Exercise instructions
This exercise calls for every line of the listing below that contains the word "Tanzania".

*** Task input Section Begins ***

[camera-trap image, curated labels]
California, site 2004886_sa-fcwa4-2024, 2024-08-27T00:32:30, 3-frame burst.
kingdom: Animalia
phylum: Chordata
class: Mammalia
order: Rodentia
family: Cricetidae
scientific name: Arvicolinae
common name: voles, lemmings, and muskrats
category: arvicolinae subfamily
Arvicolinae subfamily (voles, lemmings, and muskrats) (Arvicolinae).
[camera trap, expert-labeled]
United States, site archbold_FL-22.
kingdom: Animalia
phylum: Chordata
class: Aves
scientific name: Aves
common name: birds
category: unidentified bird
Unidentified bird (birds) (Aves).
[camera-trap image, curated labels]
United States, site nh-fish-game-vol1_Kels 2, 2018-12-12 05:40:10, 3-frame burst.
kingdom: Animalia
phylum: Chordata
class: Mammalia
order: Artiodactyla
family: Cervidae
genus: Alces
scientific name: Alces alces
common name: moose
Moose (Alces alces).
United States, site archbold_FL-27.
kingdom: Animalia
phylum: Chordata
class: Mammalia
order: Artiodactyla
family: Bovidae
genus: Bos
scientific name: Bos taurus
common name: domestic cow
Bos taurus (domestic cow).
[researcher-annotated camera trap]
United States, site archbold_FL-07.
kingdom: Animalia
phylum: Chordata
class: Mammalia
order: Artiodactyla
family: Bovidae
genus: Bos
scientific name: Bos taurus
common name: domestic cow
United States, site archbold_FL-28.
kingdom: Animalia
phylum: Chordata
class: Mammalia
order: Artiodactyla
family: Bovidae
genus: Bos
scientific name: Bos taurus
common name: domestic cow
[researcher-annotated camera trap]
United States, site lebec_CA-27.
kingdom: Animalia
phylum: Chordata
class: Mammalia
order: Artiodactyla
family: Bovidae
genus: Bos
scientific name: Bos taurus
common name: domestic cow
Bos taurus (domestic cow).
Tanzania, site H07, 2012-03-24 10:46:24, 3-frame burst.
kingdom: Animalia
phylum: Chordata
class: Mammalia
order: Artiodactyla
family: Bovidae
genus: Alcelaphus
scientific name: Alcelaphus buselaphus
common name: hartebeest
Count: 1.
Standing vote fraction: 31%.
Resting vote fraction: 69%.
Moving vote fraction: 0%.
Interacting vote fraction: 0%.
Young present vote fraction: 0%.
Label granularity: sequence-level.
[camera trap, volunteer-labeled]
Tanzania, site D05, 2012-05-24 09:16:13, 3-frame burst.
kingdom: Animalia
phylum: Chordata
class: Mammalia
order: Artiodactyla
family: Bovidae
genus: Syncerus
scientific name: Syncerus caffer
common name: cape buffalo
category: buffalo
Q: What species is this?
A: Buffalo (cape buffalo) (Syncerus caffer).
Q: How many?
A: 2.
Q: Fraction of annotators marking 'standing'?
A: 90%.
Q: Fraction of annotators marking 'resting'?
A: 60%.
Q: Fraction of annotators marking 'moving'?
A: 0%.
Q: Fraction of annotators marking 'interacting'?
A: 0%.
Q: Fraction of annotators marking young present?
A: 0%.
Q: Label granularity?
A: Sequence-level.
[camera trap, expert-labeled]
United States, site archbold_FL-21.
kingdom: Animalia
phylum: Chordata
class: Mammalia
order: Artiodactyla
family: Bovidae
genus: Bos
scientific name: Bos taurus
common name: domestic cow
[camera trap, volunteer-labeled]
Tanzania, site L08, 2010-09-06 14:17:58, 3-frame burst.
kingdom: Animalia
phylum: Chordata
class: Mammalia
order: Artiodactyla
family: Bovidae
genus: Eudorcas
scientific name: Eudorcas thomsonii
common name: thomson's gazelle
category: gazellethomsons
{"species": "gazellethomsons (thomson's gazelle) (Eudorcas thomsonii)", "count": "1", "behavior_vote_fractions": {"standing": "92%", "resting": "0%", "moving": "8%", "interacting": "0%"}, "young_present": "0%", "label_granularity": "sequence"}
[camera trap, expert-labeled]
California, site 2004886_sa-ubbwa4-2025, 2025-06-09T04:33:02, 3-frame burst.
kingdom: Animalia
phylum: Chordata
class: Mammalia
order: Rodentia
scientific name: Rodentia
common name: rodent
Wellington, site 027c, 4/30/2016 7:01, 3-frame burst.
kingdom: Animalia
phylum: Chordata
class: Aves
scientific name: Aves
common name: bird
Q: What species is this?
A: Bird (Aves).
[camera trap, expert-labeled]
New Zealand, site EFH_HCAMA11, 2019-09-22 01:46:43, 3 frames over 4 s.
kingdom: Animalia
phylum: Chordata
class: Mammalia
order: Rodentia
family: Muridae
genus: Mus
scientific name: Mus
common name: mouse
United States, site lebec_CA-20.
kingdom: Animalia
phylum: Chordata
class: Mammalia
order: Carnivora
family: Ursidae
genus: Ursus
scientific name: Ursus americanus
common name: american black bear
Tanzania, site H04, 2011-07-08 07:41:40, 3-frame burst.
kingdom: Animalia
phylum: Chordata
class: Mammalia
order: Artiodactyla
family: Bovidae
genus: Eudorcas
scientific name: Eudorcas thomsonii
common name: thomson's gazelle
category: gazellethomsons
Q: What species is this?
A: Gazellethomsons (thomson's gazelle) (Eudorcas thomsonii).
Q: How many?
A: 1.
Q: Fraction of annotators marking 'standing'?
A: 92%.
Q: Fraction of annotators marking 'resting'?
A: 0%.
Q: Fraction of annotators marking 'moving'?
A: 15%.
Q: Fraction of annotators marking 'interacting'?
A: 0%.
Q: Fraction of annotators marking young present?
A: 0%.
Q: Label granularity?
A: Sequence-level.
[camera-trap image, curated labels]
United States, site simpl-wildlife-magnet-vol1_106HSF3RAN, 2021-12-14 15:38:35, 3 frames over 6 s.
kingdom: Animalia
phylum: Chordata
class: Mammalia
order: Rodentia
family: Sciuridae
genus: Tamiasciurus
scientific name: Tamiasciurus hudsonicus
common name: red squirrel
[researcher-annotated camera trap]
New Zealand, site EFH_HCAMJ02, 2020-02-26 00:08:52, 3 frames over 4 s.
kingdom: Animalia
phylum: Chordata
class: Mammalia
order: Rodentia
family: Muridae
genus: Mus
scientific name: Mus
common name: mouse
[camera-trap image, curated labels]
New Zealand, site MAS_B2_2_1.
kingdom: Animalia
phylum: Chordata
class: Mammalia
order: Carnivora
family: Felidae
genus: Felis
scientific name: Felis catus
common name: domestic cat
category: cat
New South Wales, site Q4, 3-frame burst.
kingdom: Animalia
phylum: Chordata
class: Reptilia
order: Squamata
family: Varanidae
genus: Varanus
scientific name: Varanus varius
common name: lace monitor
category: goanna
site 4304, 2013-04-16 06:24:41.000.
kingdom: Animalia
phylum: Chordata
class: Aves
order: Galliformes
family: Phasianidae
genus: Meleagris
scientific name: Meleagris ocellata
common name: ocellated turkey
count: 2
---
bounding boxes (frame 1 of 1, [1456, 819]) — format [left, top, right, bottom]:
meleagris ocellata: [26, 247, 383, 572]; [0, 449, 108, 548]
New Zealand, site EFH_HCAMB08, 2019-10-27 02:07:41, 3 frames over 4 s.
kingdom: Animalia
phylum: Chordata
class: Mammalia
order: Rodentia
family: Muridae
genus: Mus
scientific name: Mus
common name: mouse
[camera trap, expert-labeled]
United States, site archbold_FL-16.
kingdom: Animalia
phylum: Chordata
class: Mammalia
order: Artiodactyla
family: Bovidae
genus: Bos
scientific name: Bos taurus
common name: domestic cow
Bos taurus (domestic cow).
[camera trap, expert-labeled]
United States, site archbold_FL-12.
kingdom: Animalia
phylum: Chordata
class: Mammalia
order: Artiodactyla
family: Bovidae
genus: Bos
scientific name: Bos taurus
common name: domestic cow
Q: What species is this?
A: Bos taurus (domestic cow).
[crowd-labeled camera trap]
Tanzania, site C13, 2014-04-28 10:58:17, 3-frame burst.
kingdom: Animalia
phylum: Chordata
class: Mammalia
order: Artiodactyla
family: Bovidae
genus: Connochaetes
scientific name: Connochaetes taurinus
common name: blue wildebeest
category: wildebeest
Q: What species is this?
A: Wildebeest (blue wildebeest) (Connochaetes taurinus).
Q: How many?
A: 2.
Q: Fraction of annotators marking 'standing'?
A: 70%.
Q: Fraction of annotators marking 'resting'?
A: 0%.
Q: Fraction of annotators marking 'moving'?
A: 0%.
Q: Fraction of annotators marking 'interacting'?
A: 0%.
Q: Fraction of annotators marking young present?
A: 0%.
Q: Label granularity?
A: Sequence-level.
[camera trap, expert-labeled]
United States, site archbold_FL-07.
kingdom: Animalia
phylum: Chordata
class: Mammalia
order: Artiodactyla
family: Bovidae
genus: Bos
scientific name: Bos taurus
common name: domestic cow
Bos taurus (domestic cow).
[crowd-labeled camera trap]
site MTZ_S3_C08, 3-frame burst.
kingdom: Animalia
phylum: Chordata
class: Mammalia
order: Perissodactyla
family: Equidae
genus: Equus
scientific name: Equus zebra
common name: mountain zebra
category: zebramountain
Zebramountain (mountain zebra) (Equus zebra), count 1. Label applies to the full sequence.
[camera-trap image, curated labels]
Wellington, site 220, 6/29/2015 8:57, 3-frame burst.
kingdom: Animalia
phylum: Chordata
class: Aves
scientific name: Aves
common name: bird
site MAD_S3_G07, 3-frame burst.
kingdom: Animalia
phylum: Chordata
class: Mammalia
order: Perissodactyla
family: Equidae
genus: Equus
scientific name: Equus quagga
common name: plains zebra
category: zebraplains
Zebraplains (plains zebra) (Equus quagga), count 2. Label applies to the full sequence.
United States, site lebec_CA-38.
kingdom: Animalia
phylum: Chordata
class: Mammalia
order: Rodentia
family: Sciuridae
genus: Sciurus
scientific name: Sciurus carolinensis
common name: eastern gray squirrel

*** Task input Section Ends ***

Written response
Tanzania, site H07, 2012-03-24 10:46:24, 3-frame burst.
Tanzania, site D05, 2012-05-24 09:16:13, 3-frame burst.
Tanzania, site L08, 2010-09-06 14:17:58, 3-frame burst.
Tanzania, site H04, 2011-07-08 07:41:40, 3-frame burst.
Tanzania, site C13, 2014-04-28 10:58:17, 3-frame burst.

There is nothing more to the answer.